26.3 • Synthesis of Amino Acids
α-Amino acids can be synthesized in the laboratory using some of the reactions discussed in previous chapters. One of the oldest methods of α-amino acid synthesis begins with α bromination of a carboxylic acid by treatment with Br2 and PBr3 (the Hell–Volhard–Zelinskii reaction; Section 22.4). SN2 substitution of the α-bromo acid with ammonia then yields an α-amino acid.
The Amidomalonate Synthesis
A more general method for preparation of α-amino acids is the amidomalonate synthesis, a straightforward extension of the malonic ester synthesis (Section 22.7). The reaction begins with the conversion of diethyl acetamidomalonate into an enolate ion by treatment with base, followed by SN2 alkylation with a primary alkyl halide. Hydrolysis of both the amide protecting group and the esters occurs when the alkylated product is warmed with aqueous acid, and decarboxylation then takes place to yield an α-amino acid. For example, aspartic acid can be prepared from ethyl bromoacetate, BrCH2CO2Et:
Reductive Amination of α-Keto Acids
Yet another method for the synthesis of α-amino acids is by reductive amination of an α-keto acid with ammonia and a reducing agent. Alanine, for instance, is prepared by treatment of pyruvic acid with ammonia in the presence of NaBH4. As described in Section 24.6, the reaction proceeds through formation of an intermediate imine which is then reduced.
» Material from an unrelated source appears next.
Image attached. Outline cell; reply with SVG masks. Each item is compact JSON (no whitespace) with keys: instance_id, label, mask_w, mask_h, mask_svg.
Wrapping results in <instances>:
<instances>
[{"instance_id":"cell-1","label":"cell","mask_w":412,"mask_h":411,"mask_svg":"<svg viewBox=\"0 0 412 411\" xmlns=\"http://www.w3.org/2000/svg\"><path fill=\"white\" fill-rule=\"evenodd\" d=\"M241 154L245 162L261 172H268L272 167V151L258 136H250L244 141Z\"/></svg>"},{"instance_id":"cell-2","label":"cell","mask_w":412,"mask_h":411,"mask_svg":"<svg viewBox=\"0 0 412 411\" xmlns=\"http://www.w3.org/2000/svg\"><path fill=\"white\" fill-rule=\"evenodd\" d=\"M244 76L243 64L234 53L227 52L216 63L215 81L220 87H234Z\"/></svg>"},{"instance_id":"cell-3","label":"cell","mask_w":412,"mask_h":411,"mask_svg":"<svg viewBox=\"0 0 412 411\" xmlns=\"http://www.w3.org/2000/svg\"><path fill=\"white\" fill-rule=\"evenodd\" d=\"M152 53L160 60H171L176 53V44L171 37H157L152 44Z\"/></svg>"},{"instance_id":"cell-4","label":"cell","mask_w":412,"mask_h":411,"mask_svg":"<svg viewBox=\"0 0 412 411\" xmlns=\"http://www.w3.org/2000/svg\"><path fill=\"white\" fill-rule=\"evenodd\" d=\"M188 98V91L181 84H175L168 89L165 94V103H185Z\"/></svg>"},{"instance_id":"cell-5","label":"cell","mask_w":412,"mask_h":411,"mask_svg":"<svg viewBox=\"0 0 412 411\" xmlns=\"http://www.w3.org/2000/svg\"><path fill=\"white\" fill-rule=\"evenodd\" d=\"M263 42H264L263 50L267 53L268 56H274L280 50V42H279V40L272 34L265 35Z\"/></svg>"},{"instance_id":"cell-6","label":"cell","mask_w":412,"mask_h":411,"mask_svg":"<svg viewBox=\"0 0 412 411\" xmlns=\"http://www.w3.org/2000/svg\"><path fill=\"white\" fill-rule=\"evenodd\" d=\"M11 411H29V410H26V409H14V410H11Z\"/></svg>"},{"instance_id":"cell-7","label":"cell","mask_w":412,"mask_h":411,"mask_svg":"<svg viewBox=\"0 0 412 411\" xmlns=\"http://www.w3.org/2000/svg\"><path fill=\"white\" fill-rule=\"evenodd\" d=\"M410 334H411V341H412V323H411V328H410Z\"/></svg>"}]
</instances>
Enantioselective Synthesis
The synthesis of an α-amino acid from an achiral precursor by any of the methods just described yields a racemic mixture, with equal amounts of S and R enantiomers. To use an amino acid in the laboratory synthesis of a naturally occurring protein, however, the pure S enantiomer must be obtained.
Two methods are used in practice to obtain enantiomerically pure amino acids. One way requires resolving the racemic mixture into its pure enantiomers (Section 5.8). A more direct approach, however, is to use an enantioselective synthesis to prepare only the desired S enantiomer directly. As discussed in the Chapter 19 Chemistry Matters, the idea behind enantioselective synthesis is to find a chiral reaction catalyst that will temporarily hold a substrate molecule in an unsymmetrical, chiral environment. While in that chiral environment, the substrate may be more open to reaction on one side than on another, leading to an excess of one enantiomeric product.
William Knowles at the Monsanto Company discovered in 1968 that α-amino acids can be prepared enantioselectively by hydrogenation of a Z enamido acid with a chiral hydrogenation catalyst. (S)-Phenylalanine, for instance, is prepared at 98.7% purity, contaminated by only 1.3% of the (R) enantiomer, when using a chiral rhodium catalyst. For this discovery, Knowles shared the 2001 Nobel Prize in Chemistry.
The most effective catalysts for enantioselective amino acid synthesis are coordination complexes of rhodium(I) with 1,5-cyclooctadiene (COD) and a chiral diphosphine such as (R,R)-1,2-bis(o-anisylphenylphosphino)ethane, the so-called DiPAMP ligand. This complex owes its chirality to the presence of trisubstituted phosphorus atoms (Section 5.10).